▶ Texte à lire

Or en tant que nous imaginons, nous sommes dans le premier genre de connaissance, pas dans les idées adéquates. Il s'agit ici donc de Joies et de Tristesses ou d'Affects PASSIFS. Par conséquent, quand l'Esprit imagine une chose qui affecte positivement la puissance d'agir de notre Corps, il pâtit, même si cela augmente sa puissance de penser.

Inversement, je ne suis pas certaine que l'on peut déduire de cette proposition que faire du sport augmente nécessairement la puissance d'agir du Corps et la puissance de penser de l'Esprit. Soigner son Corps pour qu'il soit en bonne forme, c'est simplement ce qu'il faut faire pour conserver sa santé, je ne crois pas que cela en tant que telle AUGMENTE déjà notre puissance. Car si c'était le cas, Spinoza aurait dû nous dire que celui qui a la plus grande puissance de penser, c'est l'athlète, ce qui est manifestement faux (raison pour laquelle il dit au contraire que la puissance du Corps ne se mesure pas à la force physique).

▶ Consigne A
Relevez dans le texte sur Spinoza les noms communs qui prennent une majuscule initiale sans être en début de phrase. Citez chacun une seule fois.
▶ Consigne B
Reprenez le texte sur Spinoza après sa dernière phrase et poursuivez-le.
La liste qui suit est un matériau distinct du texte.

▶ Données sources
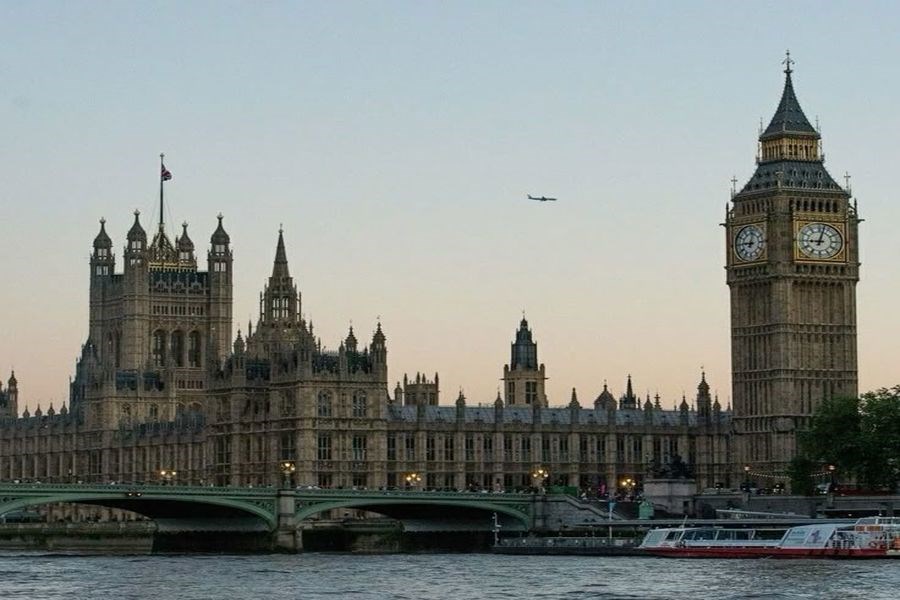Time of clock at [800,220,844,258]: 9:02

▶ Réponse A
Joies, Tristesses, Affects, Esprit, Corps

▶ Réponse B
Alors que pourrait être plus précisément la puissance d'agir d'un Corps? Je crois toujours que le scolie de l'E2P13 peut en donner une indication: en parlant de deux choses différentes, Spinoza y dit "et pourtant nous ne pouvons pas nier non plus que les idées diffèrent entre elles comme leurs objets, et que l'une l'emporte sur l'autre, et contient plus de réalité, dans la mesure où l'objet de l'une l'emporte sur l'objet de l'autre, et contient plus de réalité; et c'est pourquoi, pour déterminer en quoi l'Esprit humain diffère des autres, et l'emporte sur les autres, il nous est nécessaire de connaître, comme nous l'avons dit, la nature de son objet, c'est-à-dire le Corps humain. (...) Je dis pourtant, de manière générale, que plus un Corps l'emporte sur les autres par son aptitude à agir et pâtir de plus de manières à la fois, plus son Esprit l'emporte sur les autres part son aptitude à percevoir plus de choses à la fois; et plus les actions d'un corps dépendent de lui seul, et moins il y a de corps qui concourent avec lui pour agir, plus son esprit et apte à comprendre de manière distincte. Et c'est par là que nous pouvons connaître la supériorité d'un esprit sur les autres (...)".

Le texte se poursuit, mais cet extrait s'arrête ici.